### Assignment
Rewrite every line of the data below, replacing "lyrics" with "words" and keeping everything else the same. Leave the pictures out of your answer.

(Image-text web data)

'''

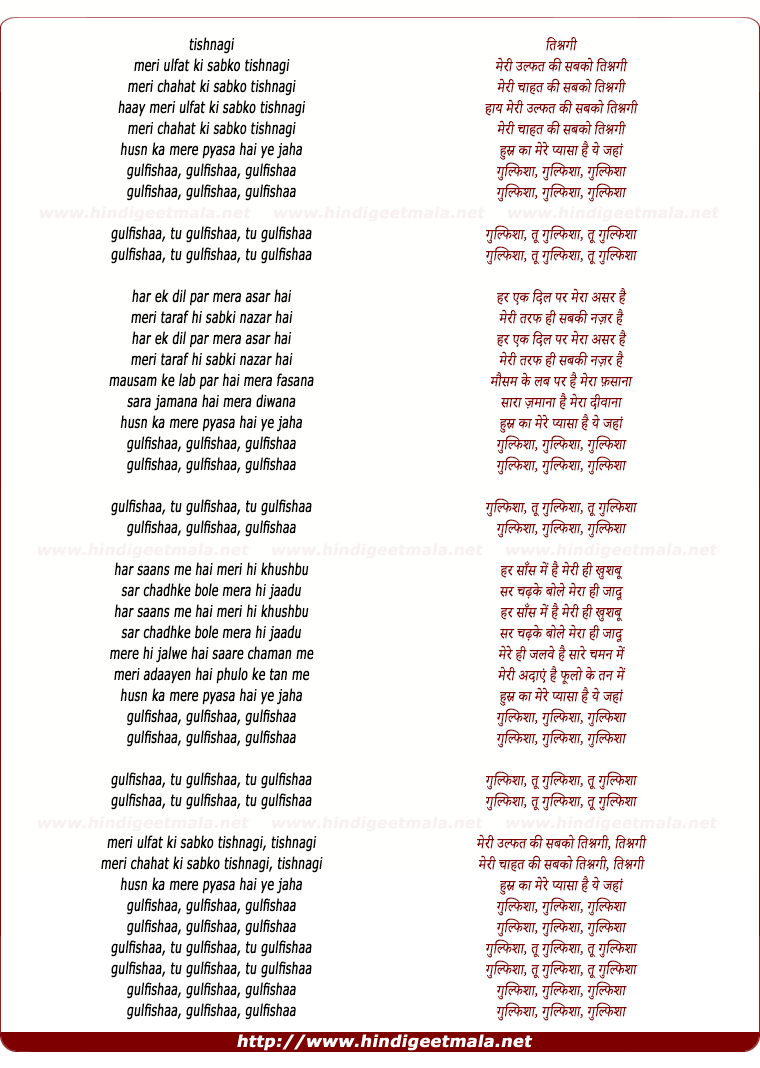 lyrics of song Meri Ulfat Ki Sabko Tishnagi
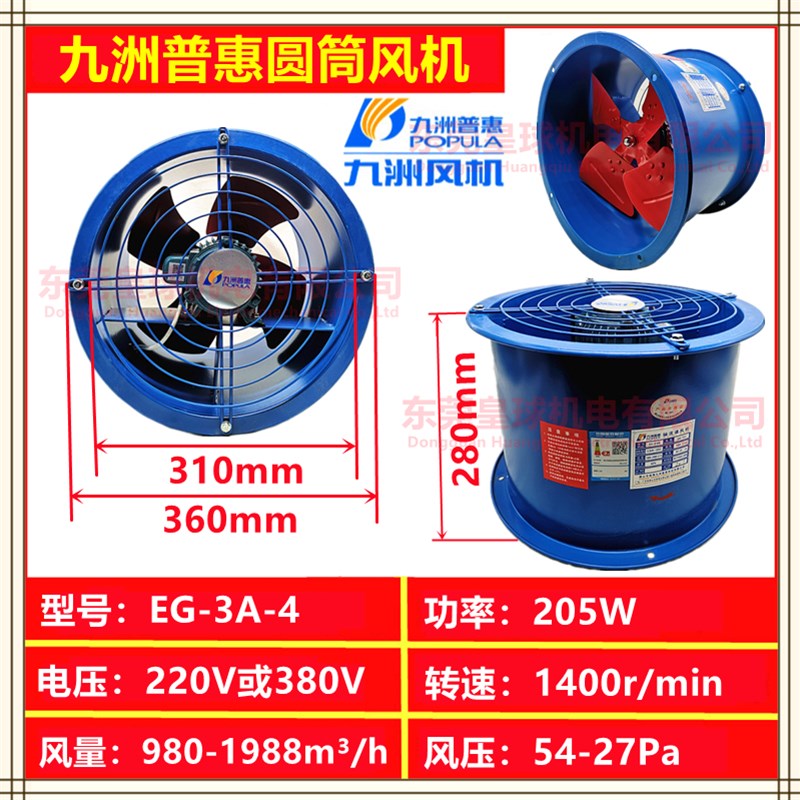 现货九州EG高速轴流风机220v低噪厨房管道排烟强力抽风工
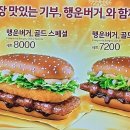 오류1동주민센터 이미지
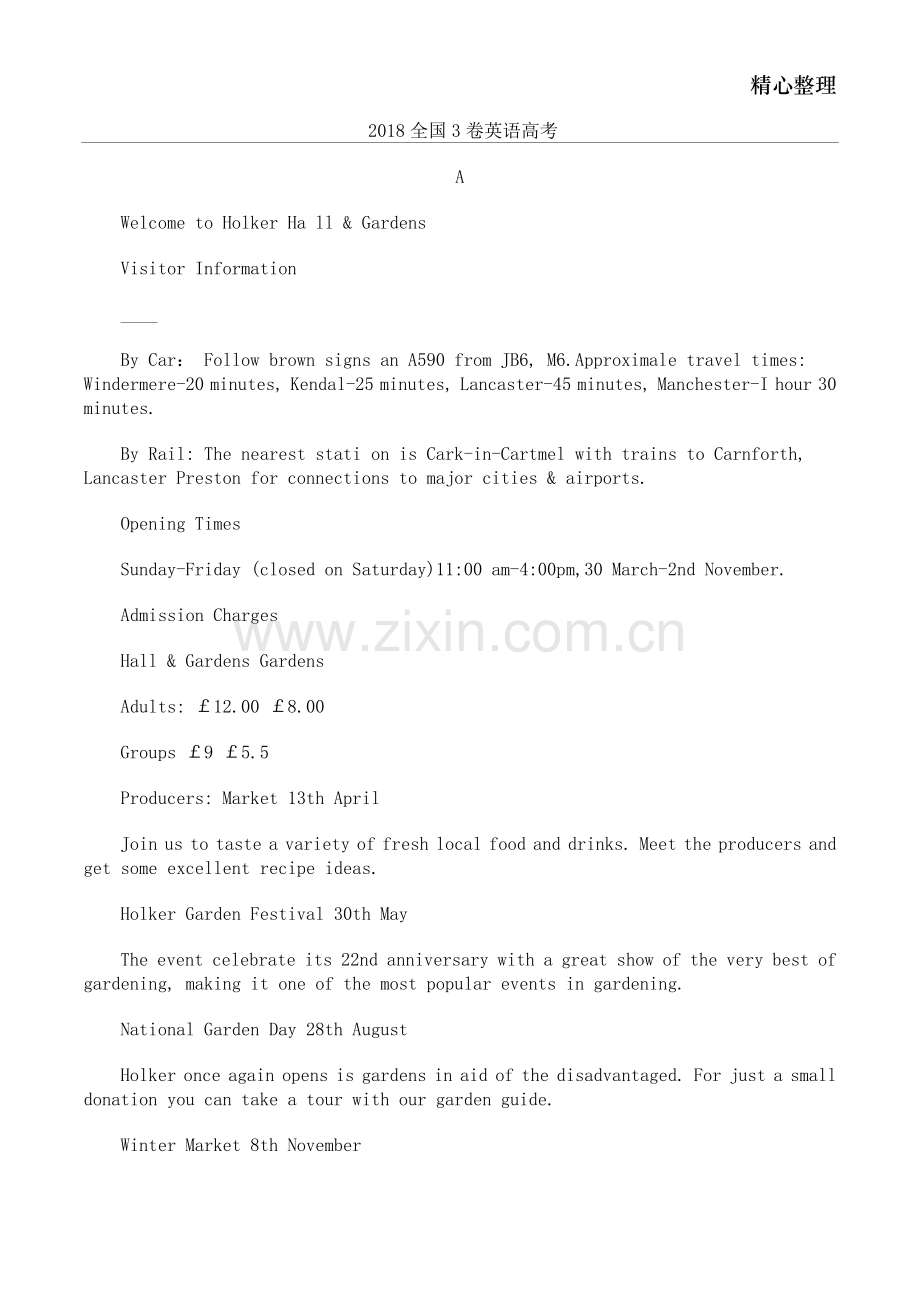 2018高考英语全国3卷阅读理解及翻译.doc_第1页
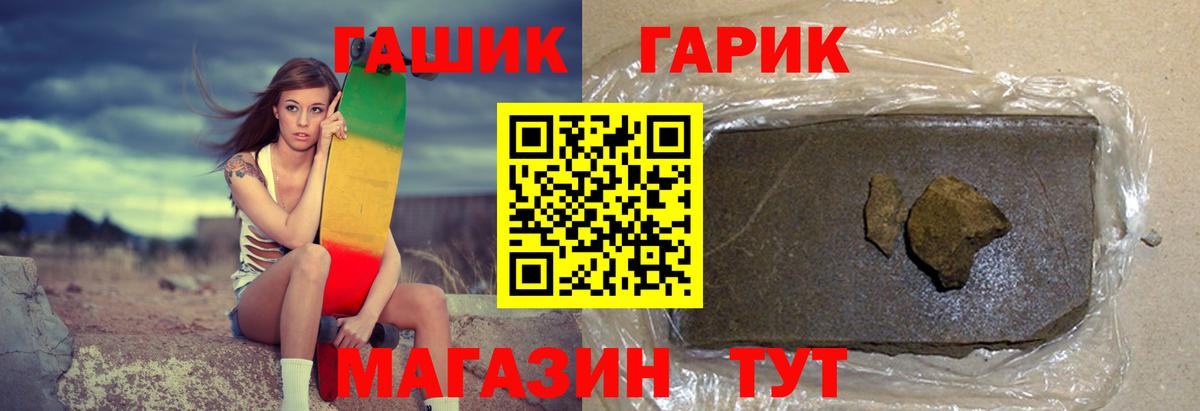 Сосновоборск  ГАШИШ ice o lator  Вход с VPN 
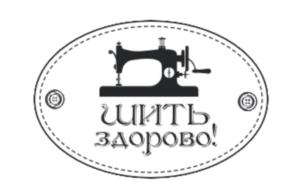 Товарный знак №743046, принадлежит организации Общество с ограниченной ответственностью "НТК", ОГРН 1176451028984, ИНН 6452131190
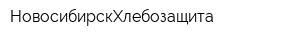 НовосибирскХлебозащита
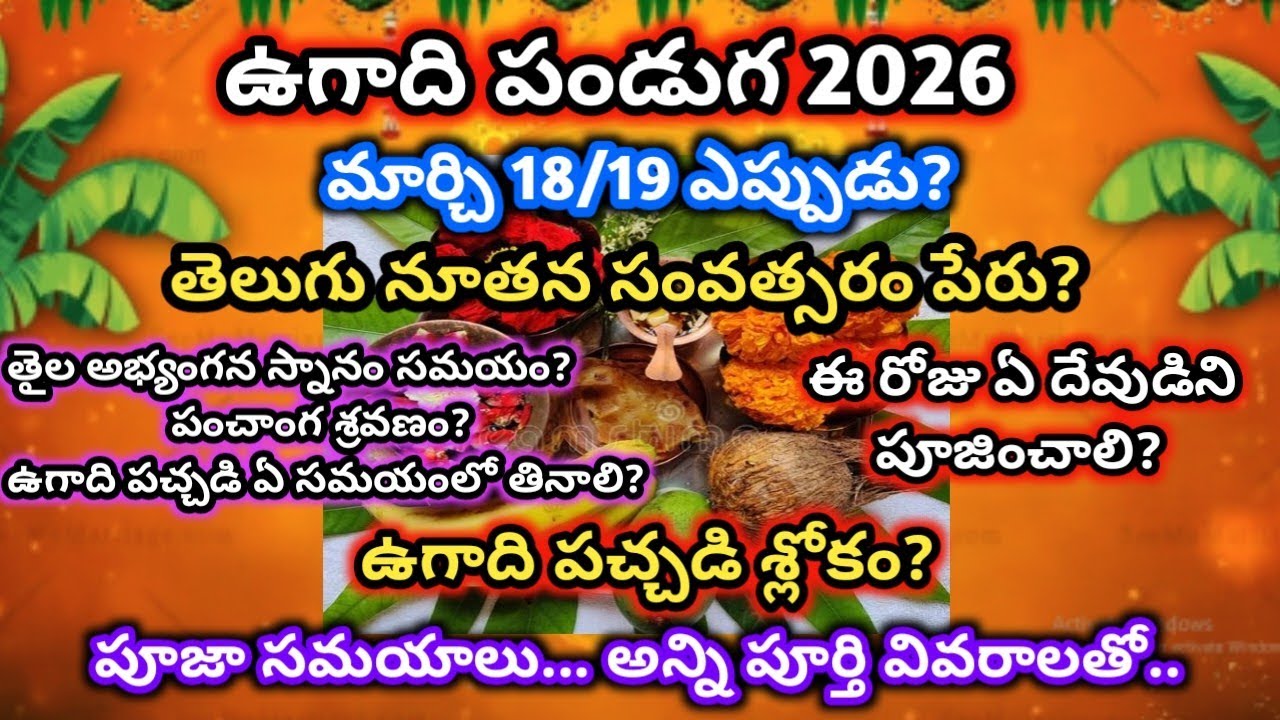 ఉగాది 2026 తేదీ|Ugadi 2026 date|2026 Ugadi date in telugu|Ugadi 2026 eppudu #ugadi2026 #ugadipachadi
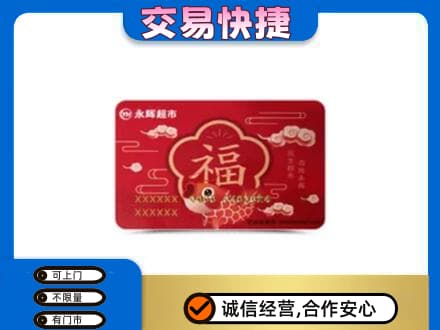 凯里市购物卡回收永辉超市卡.jpg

'''

### Response area
 words of song Meri Ulfat Ki Sabko Tishnagi
 现货九州EG高速轴流风机220v低噪厨房管道排烟强力抽风工
 오류1동주민센터 이미지
 2018高考英语全国3卷阅读理解及翻译.doc_第1页
 Сосновоборск  ГАШИШ ice o lator  Вход с VPN 
 Товарный знак №743046, принадлежит организации Общество с ограниченной ответственностью "НТК", ОГРН 1176451028984, ИНН 6452131190
 НовосибирскХлебозащита
 ఉగాది 2026 తేదీ|Ugadi 2026 date|2026 Ugadi date in telugu|Ugadi 2026 eppudu #ugadi2026 #ugadipachadi
 凯里市购物卡回收永辉超市卡.jpg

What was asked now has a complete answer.